La chica danesa
Yo no soy crítico de cine. No tengo los conocimientos necesarios que se supone que hay que tener sobre cine para atreverse a criticar las películas que otros hacen. Aunque tampoco creo que el trabajo de crítico de cine sea una ciencia. Más bien pienso que es un asunto de poses. Digo esto porque leyendo las críticas vertidas por los “expertos” españoles y comparándolas con las de los estadounidenses, parece que vieron películas distintas. Me da la sensación de que el crítico español gusta de exhibir la pose del que está por encima del bien y del mal y que casi todo el cine que se hace en el mundo es el equivalente a la comida basura, si habláramos de restaurantes.
Hecha la crítica a los críticos, me permito dar mi opinión sobre “La chica danesa” como ser humano normal que se mueve por un lado por las emociones estéticas recibidas, y por el otro, por el mensaje que se quiere transmitir. Salí ayer del cine bastante tocado tras ver la película, esa es la verdad. Para quienes todavía no la hayan visto, trata el caso real de uno de los primeros transexuales de la historia que se sometió a varias operaciones para lograr su cambio total de sexo. He estado investigando un rato (ahora a mirar la wikipedia se le llama “investigar”), y he comprobado que el guionista se ha tomado bastantes licencias no reflejando la historia con todos los detalles, supongo que por darle más ritmo y hacerla más cinematográfica. Me parece bien, es su trabajo. Lo que realmente importa para mi es la historia que cuenta, y en eso, según mi iletrada opinión, el resultado es magnífico. Estéticamente es preciosa, y emocionalmente te puede tocar bastante hondo. Como detalle, decir que entre las decenas y decenas de críticas que he leído, me he encontrado con una de un transexual que decía: “al dar mi opinión sobre esta película, sé de lo que hablo...”. Su valoración, un 10.
Como docente, lo primero que pensé al salir del cine fue “esta película debería ser de visionado obligado para todos los escolares”. Mi amiga con la que compartí la película, también docente, era de idéntica opinión. Y me empecé a imaginar cómo sería que en Escolapios y en “Las Anas” la proyectaran. Me lo imaginé, ya que hablamos de cine, como si fuera ciencia ficción... ¿Serían capaces los colegios católicos de este país de proyectar una película así? Me gustaría pensar que sí, que el pensamiento retrógrado va poco a poco desapareciendo, y que un montón de tabús y mentiras mil veces repetidas (pero no por eso menos mentira), vayan pasando a ser simplemente parte de la historia oscura de nuestro pasado.

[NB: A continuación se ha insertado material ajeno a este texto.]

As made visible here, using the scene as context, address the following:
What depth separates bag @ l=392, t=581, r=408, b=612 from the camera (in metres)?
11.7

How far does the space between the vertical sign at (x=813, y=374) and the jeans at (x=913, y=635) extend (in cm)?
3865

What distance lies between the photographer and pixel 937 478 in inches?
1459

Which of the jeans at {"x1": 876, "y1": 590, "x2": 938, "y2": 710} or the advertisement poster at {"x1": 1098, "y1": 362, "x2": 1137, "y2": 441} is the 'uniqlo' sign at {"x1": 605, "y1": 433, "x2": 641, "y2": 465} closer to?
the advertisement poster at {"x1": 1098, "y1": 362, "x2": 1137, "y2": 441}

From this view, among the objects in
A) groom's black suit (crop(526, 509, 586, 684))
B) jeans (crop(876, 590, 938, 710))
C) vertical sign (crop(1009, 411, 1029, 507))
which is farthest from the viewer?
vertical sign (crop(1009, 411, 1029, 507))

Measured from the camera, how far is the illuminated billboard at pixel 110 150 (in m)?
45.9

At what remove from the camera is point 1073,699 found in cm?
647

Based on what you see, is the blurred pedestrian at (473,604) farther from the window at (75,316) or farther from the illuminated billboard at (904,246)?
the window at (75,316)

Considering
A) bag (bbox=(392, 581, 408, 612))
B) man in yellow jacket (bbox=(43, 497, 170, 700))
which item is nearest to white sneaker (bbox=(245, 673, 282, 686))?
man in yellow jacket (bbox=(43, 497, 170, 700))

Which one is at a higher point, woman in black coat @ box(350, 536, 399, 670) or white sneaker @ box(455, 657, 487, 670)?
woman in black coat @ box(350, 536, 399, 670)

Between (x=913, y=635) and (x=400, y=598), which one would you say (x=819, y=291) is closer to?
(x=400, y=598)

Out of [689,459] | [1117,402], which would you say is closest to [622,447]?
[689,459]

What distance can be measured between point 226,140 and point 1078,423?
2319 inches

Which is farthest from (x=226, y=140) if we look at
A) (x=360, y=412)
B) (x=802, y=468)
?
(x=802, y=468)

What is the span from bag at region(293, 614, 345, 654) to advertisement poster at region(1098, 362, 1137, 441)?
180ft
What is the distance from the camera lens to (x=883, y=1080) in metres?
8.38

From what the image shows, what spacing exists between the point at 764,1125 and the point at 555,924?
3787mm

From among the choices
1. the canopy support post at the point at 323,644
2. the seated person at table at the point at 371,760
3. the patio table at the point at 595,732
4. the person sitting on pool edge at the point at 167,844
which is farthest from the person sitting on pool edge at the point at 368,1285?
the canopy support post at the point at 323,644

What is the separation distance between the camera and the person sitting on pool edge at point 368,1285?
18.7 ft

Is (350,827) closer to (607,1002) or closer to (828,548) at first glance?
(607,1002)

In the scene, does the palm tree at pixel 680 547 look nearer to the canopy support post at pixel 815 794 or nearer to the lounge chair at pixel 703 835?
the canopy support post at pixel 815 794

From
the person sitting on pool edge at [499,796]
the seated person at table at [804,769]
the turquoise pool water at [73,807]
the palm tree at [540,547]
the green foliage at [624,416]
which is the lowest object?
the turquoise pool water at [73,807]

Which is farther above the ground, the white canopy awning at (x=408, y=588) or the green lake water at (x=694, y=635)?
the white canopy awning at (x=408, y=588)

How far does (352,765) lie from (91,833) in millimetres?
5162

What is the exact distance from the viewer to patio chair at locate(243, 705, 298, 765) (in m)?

Y es que me resulta chocante la facilidad con la que en este país muchos critican abiertamente a los musulmanes por, por ejemplo, el vejatorio trato sobre las mujeres que sus creencias imponen (críticas a las que me sumo, que quede claro), y sin embargo no son capaces de ver los efectos perniciosos sobre muchos seres humanos de la religión católica. Y luego están los que sin ser religiosos, también se suman a ese trato vejatorio sobre homosexuales, transexuales, etc... Curioso, ¿no?
Volviendo a la película: que todo aquel que tenga la oportunidad, que la vaya a ver. Absolutamente recomendable, en mi ignorante opinión.